- **Assignment**
Take the records below and retype them line by line, from the first line through the one containing "category: wildebeestblue"; stop there.

- **Information supplied**
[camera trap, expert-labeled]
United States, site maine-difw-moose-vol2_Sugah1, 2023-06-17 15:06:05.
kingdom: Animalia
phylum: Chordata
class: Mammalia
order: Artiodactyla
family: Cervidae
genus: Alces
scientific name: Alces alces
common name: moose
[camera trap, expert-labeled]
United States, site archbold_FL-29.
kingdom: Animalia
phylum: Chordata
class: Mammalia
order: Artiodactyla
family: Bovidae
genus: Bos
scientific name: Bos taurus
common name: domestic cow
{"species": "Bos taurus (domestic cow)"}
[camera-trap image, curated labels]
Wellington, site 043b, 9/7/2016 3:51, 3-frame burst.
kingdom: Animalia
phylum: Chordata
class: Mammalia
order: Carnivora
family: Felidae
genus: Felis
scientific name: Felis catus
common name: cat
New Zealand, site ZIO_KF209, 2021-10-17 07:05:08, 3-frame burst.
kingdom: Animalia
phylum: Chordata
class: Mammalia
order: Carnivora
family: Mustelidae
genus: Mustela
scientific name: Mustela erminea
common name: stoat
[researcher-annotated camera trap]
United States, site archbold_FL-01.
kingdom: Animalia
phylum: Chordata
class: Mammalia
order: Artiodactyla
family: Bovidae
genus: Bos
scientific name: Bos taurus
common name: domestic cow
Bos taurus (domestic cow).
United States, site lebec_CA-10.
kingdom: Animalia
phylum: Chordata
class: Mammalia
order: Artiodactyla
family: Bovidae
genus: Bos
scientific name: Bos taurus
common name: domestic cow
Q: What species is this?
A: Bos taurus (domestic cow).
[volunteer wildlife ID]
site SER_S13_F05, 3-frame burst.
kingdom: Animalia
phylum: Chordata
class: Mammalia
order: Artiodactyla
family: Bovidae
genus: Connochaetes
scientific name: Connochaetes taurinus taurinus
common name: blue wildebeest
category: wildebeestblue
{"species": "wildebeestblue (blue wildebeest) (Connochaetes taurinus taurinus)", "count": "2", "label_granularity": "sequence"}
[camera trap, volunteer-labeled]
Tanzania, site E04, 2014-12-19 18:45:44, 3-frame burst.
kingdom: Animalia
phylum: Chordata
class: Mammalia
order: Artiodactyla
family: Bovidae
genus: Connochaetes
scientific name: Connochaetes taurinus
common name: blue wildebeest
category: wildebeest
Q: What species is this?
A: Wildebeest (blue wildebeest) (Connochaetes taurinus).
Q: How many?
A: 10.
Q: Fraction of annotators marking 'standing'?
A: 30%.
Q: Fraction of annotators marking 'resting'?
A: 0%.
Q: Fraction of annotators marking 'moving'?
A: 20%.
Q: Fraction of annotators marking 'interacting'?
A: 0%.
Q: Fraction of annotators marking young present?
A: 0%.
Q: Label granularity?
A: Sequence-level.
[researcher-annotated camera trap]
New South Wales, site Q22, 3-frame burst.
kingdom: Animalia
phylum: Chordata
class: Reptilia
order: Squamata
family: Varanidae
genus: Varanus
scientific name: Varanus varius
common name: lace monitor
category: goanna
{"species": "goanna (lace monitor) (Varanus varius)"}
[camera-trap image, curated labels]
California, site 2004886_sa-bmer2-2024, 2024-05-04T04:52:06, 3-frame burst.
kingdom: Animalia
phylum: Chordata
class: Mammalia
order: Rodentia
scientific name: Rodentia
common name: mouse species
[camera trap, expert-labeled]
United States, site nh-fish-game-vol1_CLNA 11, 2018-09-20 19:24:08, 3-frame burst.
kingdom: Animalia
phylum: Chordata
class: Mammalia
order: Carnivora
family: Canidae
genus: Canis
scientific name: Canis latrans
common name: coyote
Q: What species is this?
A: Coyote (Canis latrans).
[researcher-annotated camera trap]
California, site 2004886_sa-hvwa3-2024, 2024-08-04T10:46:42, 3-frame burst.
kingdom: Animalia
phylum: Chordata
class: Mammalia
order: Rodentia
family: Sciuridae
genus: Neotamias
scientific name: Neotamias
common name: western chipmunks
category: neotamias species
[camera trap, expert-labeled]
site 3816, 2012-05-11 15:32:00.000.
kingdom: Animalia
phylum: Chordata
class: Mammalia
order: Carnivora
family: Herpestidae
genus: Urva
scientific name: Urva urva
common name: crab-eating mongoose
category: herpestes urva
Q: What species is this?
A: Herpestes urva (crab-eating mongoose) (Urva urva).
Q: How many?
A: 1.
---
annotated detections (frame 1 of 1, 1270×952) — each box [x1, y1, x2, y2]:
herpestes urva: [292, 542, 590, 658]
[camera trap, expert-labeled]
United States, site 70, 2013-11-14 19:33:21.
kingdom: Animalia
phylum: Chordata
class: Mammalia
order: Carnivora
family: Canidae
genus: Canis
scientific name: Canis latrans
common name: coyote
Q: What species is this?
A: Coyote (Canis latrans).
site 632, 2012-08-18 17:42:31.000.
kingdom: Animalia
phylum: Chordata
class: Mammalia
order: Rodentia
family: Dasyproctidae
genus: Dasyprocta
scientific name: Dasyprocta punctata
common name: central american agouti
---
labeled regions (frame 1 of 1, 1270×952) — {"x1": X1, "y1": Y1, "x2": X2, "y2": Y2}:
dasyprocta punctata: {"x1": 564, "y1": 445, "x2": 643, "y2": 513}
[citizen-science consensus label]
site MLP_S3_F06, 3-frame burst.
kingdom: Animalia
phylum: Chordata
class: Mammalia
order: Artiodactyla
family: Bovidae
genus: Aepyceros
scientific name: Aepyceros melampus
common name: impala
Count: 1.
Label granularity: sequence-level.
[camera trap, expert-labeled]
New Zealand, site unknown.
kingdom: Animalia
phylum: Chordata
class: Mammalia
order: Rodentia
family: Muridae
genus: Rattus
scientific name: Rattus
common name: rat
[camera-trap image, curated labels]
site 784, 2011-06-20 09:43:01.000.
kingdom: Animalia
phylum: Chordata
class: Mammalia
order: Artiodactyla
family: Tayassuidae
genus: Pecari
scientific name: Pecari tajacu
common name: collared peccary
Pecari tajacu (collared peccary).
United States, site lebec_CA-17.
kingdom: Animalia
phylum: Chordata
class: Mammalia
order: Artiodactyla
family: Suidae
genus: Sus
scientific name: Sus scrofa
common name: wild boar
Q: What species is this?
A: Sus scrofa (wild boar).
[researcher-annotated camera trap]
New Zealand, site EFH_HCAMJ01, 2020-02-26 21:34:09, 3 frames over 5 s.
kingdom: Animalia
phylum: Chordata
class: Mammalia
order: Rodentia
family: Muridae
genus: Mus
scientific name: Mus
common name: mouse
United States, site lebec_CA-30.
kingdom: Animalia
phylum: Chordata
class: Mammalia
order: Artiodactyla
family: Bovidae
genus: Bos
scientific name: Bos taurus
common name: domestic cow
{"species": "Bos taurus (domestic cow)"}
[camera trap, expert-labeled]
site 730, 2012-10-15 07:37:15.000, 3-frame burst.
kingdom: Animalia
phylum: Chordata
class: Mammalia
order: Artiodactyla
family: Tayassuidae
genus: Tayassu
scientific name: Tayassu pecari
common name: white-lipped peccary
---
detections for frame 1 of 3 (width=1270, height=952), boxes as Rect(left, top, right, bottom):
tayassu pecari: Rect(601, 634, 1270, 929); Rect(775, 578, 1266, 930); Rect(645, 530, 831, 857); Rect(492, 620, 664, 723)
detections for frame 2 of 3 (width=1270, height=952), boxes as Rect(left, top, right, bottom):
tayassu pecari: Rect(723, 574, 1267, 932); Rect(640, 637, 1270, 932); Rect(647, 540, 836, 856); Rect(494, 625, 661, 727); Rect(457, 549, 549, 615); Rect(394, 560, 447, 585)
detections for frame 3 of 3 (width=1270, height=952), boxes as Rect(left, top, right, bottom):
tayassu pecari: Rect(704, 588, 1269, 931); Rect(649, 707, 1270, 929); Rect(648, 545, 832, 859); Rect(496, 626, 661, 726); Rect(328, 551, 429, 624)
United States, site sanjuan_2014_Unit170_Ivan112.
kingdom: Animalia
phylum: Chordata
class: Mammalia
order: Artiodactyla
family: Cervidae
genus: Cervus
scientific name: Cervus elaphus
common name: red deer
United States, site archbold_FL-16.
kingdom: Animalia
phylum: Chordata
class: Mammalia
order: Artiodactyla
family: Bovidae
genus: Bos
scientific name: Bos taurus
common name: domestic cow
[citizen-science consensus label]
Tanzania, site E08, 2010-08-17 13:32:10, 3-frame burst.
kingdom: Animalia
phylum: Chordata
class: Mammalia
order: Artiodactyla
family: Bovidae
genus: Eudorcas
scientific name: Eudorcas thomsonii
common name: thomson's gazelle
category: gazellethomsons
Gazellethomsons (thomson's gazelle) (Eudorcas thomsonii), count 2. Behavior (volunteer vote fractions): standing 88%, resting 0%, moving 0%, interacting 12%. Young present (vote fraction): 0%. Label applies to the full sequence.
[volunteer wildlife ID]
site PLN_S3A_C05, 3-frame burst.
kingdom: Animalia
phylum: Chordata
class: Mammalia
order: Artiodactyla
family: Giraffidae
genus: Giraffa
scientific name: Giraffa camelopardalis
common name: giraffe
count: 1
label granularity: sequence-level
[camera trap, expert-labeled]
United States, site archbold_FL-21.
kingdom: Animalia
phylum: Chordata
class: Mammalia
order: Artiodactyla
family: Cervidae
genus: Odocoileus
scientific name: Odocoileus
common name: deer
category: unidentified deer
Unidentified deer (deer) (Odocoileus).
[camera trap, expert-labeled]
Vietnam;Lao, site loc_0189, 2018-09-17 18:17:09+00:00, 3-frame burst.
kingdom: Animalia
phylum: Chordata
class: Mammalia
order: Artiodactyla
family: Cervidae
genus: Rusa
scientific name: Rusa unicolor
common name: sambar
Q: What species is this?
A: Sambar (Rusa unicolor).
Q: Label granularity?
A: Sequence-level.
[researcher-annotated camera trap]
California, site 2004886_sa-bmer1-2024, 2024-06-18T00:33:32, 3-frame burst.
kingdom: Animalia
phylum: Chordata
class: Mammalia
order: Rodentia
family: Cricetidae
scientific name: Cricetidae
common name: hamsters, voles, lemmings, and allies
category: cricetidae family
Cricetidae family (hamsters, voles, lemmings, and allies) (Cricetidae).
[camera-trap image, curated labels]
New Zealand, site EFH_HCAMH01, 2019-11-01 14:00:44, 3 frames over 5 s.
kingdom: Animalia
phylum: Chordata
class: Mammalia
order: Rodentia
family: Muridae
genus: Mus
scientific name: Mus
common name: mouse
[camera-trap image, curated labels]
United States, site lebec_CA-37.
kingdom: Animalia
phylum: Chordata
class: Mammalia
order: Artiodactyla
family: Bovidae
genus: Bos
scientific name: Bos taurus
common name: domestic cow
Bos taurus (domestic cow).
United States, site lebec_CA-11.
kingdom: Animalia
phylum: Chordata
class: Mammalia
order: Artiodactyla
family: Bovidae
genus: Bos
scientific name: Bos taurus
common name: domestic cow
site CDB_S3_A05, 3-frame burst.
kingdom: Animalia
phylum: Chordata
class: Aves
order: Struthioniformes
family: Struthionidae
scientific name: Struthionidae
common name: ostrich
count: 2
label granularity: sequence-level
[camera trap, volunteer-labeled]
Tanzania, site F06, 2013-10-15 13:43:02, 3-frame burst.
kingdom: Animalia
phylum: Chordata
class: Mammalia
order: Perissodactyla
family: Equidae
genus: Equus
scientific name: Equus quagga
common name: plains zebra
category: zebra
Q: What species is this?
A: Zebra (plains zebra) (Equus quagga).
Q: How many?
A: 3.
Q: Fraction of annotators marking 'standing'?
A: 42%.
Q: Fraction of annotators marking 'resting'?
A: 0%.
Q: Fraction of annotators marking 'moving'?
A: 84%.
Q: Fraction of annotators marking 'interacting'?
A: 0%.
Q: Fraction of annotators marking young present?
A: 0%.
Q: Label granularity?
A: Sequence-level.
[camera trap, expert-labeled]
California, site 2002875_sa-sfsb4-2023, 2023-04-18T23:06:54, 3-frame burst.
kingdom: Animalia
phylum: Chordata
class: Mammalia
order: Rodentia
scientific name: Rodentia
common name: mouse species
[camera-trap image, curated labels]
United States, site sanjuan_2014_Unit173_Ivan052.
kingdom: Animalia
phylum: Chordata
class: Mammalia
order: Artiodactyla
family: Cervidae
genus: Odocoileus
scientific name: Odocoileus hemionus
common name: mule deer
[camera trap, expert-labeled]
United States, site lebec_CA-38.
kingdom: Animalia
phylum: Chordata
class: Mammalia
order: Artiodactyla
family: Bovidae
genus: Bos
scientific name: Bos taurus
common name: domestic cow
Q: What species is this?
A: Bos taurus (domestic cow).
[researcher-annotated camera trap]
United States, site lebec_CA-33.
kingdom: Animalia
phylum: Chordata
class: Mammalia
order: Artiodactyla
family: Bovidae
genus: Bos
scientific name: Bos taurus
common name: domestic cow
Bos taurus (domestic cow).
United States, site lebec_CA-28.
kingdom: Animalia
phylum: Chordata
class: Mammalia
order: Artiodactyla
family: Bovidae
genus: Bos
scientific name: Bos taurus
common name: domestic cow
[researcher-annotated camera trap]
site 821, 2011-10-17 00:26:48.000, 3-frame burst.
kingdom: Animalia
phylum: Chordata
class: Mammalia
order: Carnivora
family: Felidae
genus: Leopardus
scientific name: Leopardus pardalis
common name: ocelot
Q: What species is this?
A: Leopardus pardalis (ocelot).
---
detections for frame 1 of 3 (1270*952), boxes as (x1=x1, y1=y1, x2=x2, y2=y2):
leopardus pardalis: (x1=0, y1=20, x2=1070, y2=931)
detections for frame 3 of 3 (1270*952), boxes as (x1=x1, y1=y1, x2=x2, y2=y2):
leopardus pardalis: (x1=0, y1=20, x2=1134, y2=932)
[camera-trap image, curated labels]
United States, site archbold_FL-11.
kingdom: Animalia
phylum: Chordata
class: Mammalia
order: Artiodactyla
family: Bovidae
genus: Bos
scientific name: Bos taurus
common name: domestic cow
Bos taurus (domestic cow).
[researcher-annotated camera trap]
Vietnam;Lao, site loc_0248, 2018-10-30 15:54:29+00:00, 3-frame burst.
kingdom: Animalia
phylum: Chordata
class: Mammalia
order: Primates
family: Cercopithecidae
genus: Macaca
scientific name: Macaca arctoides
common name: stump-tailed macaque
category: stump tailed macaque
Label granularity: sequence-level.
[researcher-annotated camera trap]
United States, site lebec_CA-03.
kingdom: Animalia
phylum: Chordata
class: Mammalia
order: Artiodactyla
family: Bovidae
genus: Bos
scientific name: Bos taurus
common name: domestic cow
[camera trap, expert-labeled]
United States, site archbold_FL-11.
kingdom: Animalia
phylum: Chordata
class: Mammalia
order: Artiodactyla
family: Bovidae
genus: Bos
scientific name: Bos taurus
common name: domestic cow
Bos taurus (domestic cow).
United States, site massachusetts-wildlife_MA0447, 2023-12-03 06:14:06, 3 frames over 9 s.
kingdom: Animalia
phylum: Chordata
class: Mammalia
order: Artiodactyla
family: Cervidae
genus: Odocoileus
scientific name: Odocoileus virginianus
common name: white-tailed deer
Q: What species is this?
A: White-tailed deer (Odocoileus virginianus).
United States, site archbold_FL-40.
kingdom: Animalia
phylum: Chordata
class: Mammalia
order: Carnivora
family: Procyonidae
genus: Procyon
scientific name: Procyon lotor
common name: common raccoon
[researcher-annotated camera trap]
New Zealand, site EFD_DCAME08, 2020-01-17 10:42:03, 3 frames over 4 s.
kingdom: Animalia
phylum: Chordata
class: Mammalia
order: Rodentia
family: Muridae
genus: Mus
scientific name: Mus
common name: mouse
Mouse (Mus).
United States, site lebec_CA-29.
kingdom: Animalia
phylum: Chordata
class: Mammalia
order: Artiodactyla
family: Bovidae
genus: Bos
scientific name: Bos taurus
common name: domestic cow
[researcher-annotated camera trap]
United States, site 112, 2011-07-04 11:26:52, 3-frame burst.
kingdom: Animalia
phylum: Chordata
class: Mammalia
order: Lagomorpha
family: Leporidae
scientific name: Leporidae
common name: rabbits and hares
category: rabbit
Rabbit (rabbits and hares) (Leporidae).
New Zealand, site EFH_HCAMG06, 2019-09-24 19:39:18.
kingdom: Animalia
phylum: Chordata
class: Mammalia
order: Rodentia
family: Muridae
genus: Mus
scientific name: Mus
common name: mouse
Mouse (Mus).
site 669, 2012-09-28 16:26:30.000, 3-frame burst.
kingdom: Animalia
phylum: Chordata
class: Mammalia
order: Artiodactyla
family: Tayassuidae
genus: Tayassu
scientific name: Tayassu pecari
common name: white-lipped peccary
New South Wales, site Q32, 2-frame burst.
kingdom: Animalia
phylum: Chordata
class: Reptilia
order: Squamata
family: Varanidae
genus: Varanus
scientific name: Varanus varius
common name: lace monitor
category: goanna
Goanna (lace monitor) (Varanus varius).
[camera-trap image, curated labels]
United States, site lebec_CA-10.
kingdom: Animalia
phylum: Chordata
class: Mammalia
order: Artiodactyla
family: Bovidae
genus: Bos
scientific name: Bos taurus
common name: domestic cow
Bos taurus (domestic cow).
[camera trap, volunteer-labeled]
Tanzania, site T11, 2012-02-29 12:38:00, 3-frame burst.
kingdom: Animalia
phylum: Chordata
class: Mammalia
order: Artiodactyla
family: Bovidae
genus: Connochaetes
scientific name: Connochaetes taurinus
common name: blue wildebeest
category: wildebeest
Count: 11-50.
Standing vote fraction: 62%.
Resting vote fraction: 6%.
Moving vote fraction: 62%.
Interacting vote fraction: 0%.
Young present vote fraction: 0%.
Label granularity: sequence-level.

- **Expected output**
[camera trap, expert-labeled]
United States, site maine-difw-moose-vol2_Sugah1, 2023-06-17 15:06:05.
kingdom: Animalia
phylum: Chordata
class: Mammalia
order: Artiodactyla
family: Cervidae
genus: Alces
scientific name: Alces alces
common name: moose
[camera trap, expert-labeled]
United States, site archbold_FL-29.
kingdom: Animalia
phylum: Chordata
class: Mammalia
order: Artiodactyla
family: Bovidae
genus: Bos
scientific name: Bos taurus
common name: domestic cow
{"species": "Bos taurus (domestic cow)"}
[camera-trap image, curated labels]
Wellington, site 043b, 9/7/2016 3:51, 3-frame burst.
kingdom: Animalia
phylum: Chordata
class: Mammalia
order: Carnivora
family: Felidae
genus: Felis
scientific name: Felis catus
common name: cat
New Zealand, site ZIO_KF209, 2021-10-17 07:05:08, 3-frame burst.
kingdom: Animalia
phylum: Chordata
class: Mammalia
order: Carnivora
family: Mustelidae
genus: Mustela
scientific name: Mustela erminea
common name: stoat
[researcher-annotated camera trap]
United States, site archbold_FL-01.
kingdom: Animalia
phylum: Chordata
class: Mammalia
order: Artiodactyla
family: Bovidae
genus: Bos
scientific name: Bos taurus
common name: domestic cow
Bos taurus (domestic cow).
United States, site lebec_CA-10.
kingdom: Animalia
phylum: Chordata
class: Mammalia
order: Artiodactyla
family: Bovidae
genus: Bos
scientific name: Bos taurus
common name: domestic cow
Q: What species is this?
A: Bos taurus (domestic cow).
[volunteer wildlife ID]
site SER_S13_F05, 3-frame burst.
kingdom: Animalia
phylum: Chordata
class: Mammalia
order: Artiodactyla
family: Bovidae
genus: Connochaetes
scientific name: Connochaetes taurinus taurinus
common name: blue wildebeest
category: wildebeestblue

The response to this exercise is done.